Mais le plus étonnant c’est de voir le prix de la mise en scène échoir à «The Assassin» du Chinois Hou Hsia-Hsien, un film d’arts martiaux esthétisant mais où, à l’exception des scènes de combat il ne se passe pratiquement rien.
Le coup cœur ou prix du jury a récompensé «Lobster» du Grec Yorghos Lanthinos, un film fantasmagorique et burlesque où des célibataires doivent se transformer en un animal de leur choix. Un prix encore plus surprenant  car ce film qui se veut une réflexion sur le couple et la solitude n’a emballé ni la critique ni le public du festival.
Le film «Carol» n’a pu rafler que le prix d’interprétation féminine en ex æquo pour Rooney Mara qui s’est distinguée dans le rôle d’une vendeuse new-yorkaise amoureuse d’une bourgeoise dans l’Amérique puritaine des années 50.
Le prix du scénario a récompensé l’Anglais Michel Franco, réalisateur de «Chronic», un film sur la maladie, la douleur et l’euthanasie. Car, «pour réussir un bon film, il faut une belle histoire, une belle histoire et une belle histoire», a certifié Alfred Hitchcock.

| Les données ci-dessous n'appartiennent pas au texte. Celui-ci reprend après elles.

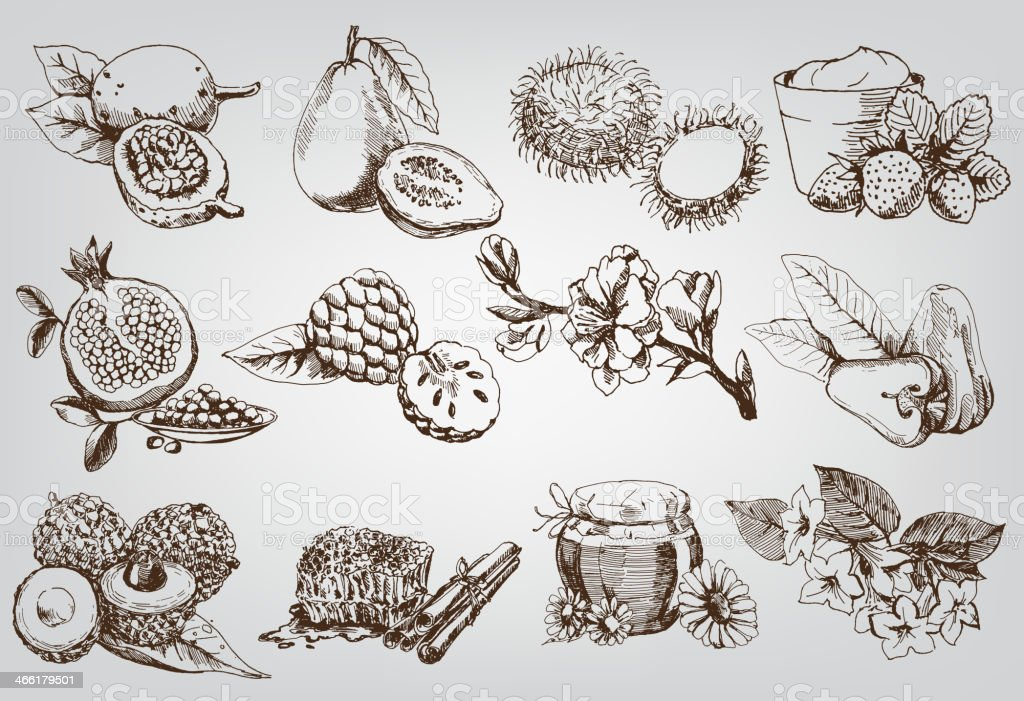 Sketch set of natural ingredients for natural cosmetics vector art illustration
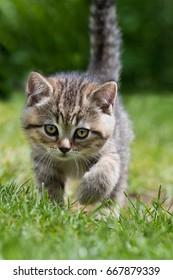 Kitten in a meadow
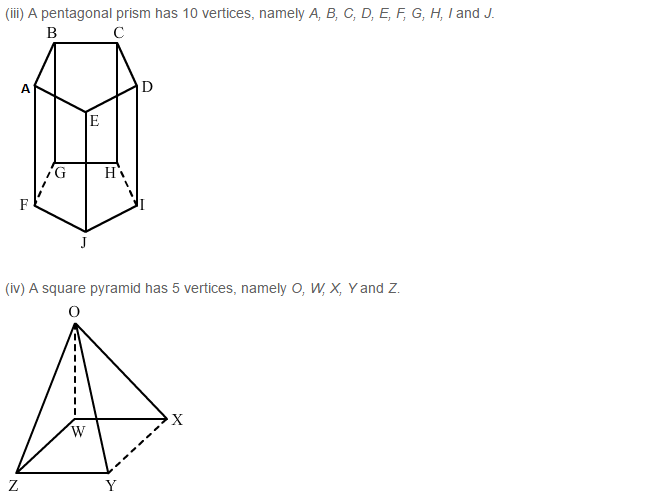 Three Dimensional Shapes RS Aggarwal Class 8 Maths Solutions Ex 19B 4.2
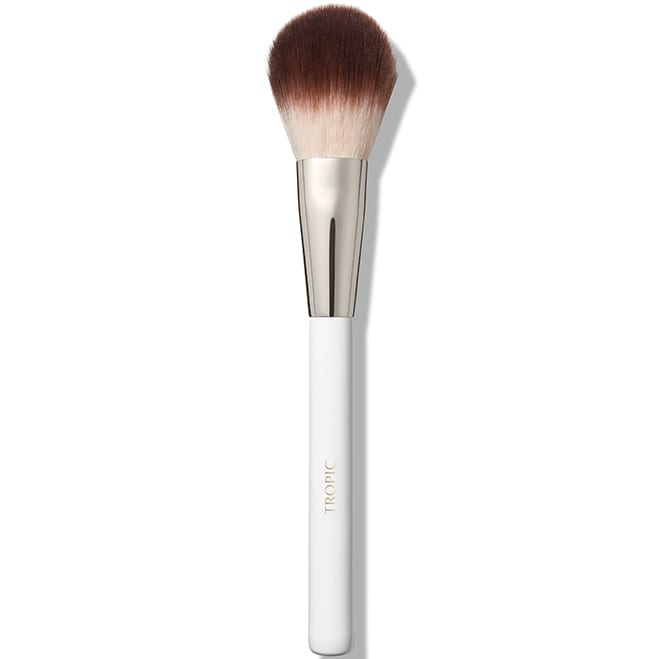 Bamboo Angled Brush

Enfin, rappelons qu’une palme d’honneur a été remise, sous les applaudissements nourris du public, à la réalisatrice Agnès Varda qui, émue aux larmes, a déclaré qu’elle reçoit cette palme comme «une palme de résistance». Mais il est clair que l’année 2015 du festival de Cannes a été l’année du cinéma français.